But beneath the sarcasm, Sutter had to be pleased after the Kings erased deficits of 3-0 and 4-3 to earn a split of their home-and-home with the Blues.
Anze Kopitar set a career-high with five points, and Jake Muzzin scored the game-winning goal for the Kings, who had been 1-4-1 in their previous six games. St. Louis needed 10 shots to jump out to a 3-0 lead at 16:00 of the first period. Marian Gaborik had two goals and an assist. Jeff Carter ended a 13-game goal drought with a third-period goal; he had three assists. The Kings scored three unanswered goals in the third period, two nights after a third-period collapse in St. Louis. Muzzin scored on the power play with a wrist shot at 8:58. He grabbed a rebound at the left circle and moved around sprawled Blues defenseman Jay Bouwmeester before he beat goalie Martin Brodeur blocker side. Ryan Reaves was serving an interference penalty for a hit on Jarret Stoll.

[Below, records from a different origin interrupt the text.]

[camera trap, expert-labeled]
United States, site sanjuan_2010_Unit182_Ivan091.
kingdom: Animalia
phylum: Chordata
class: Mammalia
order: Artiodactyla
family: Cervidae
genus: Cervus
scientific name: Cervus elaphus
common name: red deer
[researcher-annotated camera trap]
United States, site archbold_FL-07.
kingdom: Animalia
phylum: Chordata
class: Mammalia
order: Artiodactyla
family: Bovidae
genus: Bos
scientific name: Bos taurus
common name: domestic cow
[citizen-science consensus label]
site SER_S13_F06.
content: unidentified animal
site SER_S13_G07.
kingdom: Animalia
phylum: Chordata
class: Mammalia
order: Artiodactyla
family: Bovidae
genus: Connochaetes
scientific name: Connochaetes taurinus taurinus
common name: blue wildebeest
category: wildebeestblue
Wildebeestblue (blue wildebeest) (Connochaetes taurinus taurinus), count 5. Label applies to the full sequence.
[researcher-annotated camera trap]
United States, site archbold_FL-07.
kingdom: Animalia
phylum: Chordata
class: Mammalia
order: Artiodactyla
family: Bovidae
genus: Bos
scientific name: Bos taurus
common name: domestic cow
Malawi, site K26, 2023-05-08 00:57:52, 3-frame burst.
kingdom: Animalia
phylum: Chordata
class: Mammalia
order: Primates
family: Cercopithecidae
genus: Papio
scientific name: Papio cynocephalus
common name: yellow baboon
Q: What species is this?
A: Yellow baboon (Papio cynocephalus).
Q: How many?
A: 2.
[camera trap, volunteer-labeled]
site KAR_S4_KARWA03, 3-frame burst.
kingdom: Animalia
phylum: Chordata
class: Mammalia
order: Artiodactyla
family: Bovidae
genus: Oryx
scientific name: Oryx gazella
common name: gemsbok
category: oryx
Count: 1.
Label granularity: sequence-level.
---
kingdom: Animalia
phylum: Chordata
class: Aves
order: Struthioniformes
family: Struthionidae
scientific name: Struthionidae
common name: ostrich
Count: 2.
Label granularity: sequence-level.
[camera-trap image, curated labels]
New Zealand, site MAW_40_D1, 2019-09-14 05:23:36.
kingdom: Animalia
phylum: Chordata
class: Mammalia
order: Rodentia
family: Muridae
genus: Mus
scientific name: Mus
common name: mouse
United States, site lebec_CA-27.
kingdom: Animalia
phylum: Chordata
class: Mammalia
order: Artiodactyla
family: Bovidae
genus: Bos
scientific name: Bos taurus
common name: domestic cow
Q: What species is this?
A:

The Blues (21-9-2) had their five-game winning streak snapped. Captain David Backes pointed to the six power plays that St. Louis gave Los Angeles. Dwight King made it 6-4 when he scored his fourth goal with a shot from the red line that took a fluky bounce over Brodeur's left shoulder. The six goals allowed by Brodeur, who played in his first game against the Kings since Game 6 of the 2012 Stanley Cup Final with the New Jersey Devils, were the most in his four games with St. Louis. Carter's goal 20 seconds into the third period made it 4-4. He roofed Kopitar's saucer pass to finish a 2-on-1. It was his eighth goal, first since Nov.18. Jori Lehtera's goal with 3:43 left in the second had given the Blues a 4-3 lead heading into the second intermission. Kopitar and Gaborik each scored in the second period to make it 3-3. Kopitar's second goal in 15 games finished a rush at 6:14 after a T.J. Oshie turnover. Gaborik converted a loose puck on Drew Doughty's shot on the power play at 15:41. Gaborik has five goals in three games, exceeding his total in his first 17 games. Sutter moved Gaborik up to a line with Kopitar and Carter in the second period. St. Louis' third-ranked power play scored twice to highlight a physical, penalty-filled first period. Kevin Shattenkirk scored on a one-timer that might have gone off the stick of Kings defenseman Alec Martinez at 16:00 to put the Blues up 3-0. The goal was the eighth straight for St. Louis against Los Angeles; the Blues scored five unanswered in their 5-2 win against the Kings in St. Louis on Tuesday. Backes tipped Bouwmeester's point shot at 13:12 for the other power-play goal. Dmitrij Jaskin also scored on a deft redirect of Petteri Lindbohm's shot at 14:23 of the first. Jaskin was recalled after left wing Jaden Schwartz broke his foot Tuesday. Gaborik scored a power-play goal at 17:45 to salvage the first period for the Kings, who have been outscored 7-1 in the first period over the past seven games. But the goal was significant. Los Angeles were 3-for-6 on the power play. Kings defenseman Robyn Regehr left the game in the second period with an upper-body injury and did not return. Sutter said Regehr sustained the injury blocking a shot.
Blues Quotes
David Backes: "We killed too many penalties today. You get a 3-0 lead, you want to play a clean, hard game and not give them those opportunities. … I take a lot of the blame. I was on the ice for four of their goals, and that's not good enough. By the time we're trying to get out of the first period, we're giving them another power-play opportunity that they make good on, and now you give them a little life rather than a 3-0 lead after the first."Martin Brodeur: "It's one of those bounces that have never happened to me before. They [Kings] play similar [as in 2012]. They're a big team to play against. They use it to their advantage. I think Kopitar is definitely the guy that kind of drives the engine of that team, and Carter is doing well. They have depth. They're a good hockey team, but we played them well in our building, and if we didn't shoot ourselves, we would have had a better result today."